NuGen's new chief exemplifies global nuclear learning
Tom Samson has taken over as CEO of NuGen, the consortium working to build new reactors at Moorside in Cumbria. His return to Britain after new build work in the United Arab Emirates is an example of the two-way process of global nuclear learning.
NuGen is a joint venture of Toshiba and Engie (formerly known as GDF Suez) and has rights to land alongside the Sellafield fuel cycle site. The site, called Moorside, is planned to feature three Westinghouse AP1000 units, which would make it the UK's largest capacity nuclear power plant.
Speaking today at the New Nuclear Build 2015 conference organised in London by the Nuclear Industry Association, Samson said land agreements had been finalised and the company was entering a three-year phase of site characterisation and preparation to decide on 'tier one' engineering, procurement and construction (EPC) contracts.
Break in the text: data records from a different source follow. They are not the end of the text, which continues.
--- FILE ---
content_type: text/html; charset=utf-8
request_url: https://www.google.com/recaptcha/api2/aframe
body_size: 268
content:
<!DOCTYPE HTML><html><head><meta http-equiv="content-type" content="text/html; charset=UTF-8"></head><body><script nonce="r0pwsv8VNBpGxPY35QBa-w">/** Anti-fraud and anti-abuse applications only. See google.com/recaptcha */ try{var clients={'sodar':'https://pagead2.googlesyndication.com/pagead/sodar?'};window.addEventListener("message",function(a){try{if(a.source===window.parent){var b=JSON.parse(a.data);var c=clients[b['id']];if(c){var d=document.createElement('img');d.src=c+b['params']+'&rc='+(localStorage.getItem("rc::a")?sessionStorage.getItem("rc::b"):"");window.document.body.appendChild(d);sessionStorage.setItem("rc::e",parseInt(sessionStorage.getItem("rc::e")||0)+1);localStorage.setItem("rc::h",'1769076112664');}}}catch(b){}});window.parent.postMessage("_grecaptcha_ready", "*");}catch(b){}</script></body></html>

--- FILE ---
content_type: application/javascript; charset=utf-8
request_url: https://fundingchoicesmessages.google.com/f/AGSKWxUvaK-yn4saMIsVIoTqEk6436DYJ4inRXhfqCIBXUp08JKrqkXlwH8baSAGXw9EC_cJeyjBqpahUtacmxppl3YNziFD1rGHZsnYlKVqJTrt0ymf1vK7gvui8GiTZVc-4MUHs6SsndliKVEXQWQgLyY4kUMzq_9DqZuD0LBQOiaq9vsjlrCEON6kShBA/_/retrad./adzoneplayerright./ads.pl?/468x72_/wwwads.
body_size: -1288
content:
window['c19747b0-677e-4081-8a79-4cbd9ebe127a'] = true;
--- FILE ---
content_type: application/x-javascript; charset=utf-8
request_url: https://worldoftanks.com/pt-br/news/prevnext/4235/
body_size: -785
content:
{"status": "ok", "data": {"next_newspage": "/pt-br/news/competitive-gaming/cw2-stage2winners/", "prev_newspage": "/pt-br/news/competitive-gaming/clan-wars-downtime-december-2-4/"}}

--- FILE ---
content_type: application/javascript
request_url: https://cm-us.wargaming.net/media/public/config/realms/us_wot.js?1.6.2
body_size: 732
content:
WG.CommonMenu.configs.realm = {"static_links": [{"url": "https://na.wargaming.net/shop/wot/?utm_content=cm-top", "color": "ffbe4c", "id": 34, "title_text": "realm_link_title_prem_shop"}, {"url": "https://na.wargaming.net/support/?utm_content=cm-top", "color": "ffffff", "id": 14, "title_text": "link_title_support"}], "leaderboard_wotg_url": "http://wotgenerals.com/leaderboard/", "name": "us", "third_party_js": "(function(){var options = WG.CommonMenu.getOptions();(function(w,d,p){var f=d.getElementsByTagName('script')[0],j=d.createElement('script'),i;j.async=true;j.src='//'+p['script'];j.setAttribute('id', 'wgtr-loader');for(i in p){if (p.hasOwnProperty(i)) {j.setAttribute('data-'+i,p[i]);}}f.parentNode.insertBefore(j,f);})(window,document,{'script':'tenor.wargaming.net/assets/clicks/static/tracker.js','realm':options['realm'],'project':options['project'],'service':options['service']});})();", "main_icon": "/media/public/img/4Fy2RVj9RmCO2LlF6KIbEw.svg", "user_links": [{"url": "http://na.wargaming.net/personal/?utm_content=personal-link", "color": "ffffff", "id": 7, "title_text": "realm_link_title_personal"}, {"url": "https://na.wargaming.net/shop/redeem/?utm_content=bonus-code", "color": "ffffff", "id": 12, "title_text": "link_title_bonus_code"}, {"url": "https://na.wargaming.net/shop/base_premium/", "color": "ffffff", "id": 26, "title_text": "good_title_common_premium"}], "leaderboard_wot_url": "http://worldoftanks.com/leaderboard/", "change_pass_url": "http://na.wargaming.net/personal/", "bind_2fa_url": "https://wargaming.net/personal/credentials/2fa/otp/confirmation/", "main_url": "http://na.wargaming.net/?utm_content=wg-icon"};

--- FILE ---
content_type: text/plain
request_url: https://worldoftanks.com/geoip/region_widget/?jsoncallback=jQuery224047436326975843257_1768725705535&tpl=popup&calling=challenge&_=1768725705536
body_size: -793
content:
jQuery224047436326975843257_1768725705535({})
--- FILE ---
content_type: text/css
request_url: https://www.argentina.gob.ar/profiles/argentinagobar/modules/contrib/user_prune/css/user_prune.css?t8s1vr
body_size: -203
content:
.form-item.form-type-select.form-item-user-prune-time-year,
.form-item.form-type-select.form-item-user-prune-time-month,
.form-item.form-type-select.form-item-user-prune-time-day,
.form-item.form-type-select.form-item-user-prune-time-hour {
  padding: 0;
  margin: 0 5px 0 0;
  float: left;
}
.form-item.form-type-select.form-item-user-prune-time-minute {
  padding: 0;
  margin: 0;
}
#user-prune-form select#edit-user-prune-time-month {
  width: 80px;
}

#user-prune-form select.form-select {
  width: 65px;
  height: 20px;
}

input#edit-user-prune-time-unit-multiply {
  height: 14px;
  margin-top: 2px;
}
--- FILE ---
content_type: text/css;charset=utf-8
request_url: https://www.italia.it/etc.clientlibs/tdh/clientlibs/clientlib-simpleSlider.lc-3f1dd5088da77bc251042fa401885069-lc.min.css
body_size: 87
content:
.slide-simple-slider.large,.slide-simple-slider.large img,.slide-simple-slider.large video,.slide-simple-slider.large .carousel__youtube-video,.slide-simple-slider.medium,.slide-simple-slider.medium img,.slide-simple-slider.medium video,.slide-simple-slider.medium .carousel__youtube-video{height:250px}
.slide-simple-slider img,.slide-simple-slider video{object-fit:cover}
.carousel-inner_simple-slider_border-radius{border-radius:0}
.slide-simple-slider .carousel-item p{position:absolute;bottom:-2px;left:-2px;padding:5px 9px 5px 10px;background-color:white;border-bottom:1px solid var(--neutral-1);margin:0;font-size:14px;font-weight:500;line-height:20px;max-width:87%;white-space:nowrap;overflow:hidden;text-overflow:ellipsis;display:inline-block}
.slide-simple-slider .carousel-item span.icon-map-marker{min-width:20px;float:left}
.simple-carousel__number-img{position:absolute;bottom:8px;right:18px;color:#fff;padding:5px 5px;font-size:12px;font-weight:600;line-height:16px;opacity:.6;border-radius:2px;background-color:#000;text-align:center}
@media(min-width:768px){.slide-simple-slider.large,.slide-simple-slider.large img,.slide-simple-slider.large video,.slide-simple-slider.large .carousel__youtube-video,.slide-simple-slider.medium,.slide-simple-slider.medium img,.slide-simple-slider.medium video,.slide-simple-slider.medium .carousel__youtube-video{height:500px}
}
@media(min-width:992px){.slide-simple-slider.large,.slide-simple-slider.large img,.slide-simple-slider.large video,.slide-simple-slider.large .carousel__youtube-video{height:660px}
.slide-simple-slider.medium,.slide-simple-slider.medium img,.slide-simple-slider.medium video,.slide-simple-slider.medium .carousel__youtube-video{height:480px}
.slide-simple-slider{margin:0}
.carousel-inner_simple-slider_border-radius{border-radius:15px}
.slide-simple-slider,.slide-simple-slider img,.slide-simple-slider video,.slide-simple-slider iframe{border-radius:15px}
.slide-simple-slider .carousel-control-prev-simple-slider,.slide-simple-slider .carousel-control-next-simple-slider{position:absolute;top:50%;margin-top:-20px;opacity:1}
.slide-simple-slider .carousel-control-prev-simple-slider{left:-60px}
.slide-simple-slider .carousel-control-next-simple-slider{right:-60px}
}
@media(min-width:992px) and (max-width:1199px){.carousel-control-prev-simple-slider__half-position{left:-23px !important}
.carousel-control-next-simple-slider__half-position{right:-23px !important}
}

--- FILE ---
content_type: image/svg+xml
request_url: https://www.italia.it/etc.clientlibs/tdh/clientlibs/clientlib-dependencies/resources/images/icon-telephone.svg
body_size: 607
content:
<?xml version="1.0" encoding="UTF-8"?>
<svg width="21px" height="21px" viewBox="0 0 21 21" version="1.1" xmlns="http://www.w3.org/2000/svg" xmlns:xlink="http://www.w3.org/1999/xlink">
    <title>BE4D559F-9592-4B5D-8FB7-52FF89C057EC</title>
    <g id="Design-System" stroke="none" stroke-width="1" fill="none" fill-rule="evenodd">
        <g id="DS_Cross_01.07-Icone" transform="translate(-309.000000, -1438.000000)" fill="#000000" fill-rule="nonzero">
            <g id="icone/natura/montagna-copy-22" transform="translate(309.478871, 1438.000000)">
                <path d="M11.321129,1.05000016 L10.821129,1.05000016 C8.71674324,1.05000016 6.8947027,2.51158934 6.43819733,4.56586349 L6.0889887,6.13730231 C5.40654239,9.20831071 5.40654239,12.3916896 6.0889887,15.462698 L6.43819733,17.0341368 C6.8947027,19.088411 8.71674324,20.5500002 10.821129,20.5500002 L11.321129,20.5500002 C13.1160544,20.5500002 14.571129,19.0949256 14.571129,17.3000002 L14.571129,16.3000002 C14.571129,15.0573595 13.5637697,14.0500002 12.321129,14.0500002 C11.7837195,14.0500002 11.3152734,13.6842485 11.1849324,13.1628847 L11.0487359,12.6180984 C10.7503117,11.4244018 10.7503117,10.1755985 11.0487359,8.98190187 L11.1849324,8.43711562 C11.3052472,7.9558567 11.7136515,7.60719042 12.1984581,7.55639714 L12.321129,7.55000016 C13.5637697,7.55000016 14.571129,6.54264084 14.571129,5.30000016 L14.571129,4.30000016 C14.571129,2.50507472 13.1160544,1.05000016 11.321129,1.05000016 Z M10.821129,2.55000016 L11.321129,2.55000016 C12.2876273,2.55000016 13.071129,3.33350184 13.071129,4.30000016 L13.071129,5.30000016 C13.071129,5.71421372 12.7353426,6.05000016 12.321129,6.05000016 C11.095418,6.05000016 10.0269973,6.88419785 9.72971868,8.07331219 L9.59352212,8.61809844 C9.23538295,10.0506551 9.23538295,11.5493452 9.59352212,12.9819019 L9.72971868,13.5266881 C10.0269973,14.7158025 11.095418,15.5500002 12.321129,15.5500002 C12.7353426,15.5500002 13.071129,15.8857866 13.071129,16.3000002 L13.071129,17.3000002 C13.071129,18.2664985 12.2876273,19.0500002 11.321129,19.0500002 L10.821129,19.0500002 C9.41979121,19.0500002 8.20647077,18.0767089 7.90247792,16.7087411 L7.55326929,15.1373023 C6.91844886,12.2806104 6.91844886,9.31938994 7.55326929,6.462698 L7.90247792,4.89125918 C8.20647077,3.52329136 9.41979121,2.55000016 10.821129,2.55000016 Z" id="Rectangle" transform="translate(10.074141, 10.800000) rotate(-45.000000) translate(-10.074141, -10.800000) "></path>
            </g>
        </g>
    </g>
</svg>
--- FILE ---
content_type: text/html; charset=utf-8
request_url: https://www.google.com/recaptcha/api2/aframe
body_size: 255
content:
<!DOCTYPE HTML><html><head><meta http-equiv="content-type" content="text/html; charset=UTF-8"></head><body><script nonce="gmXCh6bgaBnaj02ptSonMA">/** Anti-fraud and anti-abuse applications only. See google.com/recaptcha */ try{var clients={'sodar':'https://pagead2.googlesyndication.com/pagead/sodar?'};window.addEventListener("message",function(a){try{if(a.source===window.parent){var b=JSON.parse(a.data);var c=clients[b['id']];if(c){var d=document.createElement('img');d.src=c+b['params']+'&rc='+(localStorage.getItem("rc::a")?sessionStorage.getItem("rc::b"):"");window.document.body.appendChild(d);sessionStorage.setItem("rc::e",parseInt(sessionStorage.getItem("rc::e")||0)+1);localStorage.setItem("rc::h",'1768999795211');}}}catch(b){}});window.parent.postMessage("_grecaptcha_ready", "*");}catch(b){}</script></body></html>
Samson told World Nuclear News: "We are focused in designing our EPC structure to build on delivery certainty, which obviously involves supply chain choices as well as solutions that allow us to not only be competitive in terms of cost but have certainty in brining on the new generation of nuclear plants by the mid-2020s." He added: "There is a need for clarity and purpose in relation to the government support to the program, once the fog has lifted from Hinkley Point."
At the same time, said Samson, NuGen must grow dramatically to be ready to hold site licensee status, to manage the construction of a nuclear power plant, and then to operate it successfully.
"We expect to create opportunities for up to 6000 workers during the construction phase," he said. In the long term, NuGen as an operator "expects to have a permanent staff in west Cumbria in the range of one thousand people" - a tenfold increase on current staffing levels.
He will build on the engineering and operational expertise of the partners' respective subsidiaries - Westinghouse, Tractebel - as well as experience gained during three-and-a-half years as chief operating officer of Enec, which underwent even more dramatic growth in creating a competent owner-operator for the UAE's first nuclear power plant.
Considering the global interconnected nature of the nuclear industry, said Samson, "I think the UAE embodies that in the sense that it was a new entrant to this industry five years ago. It sought out relationships and support. We look at what they are doing in Abu Dhabi now as a new build big brother."
Western countries continue to work on the 'renaissance' wave of replacement reactor build at home, sometimes with slow progress. Meanwhile the programs of nuclear newcomer countries such as the UAE as well as Turkey and Poland have given companies based in established nuclear countries the chance to gain new build experience ahead of working in their home market.
"I think it's essential for us all to work collaboratively to ensure the success of the industry globally because it benefits everybody at the end of the day," Samson said. "The nuclear industry over the last 30 years has built on that collaboration in sharing lessons and experience and as new-build entrants we also have an obligation to tap into that."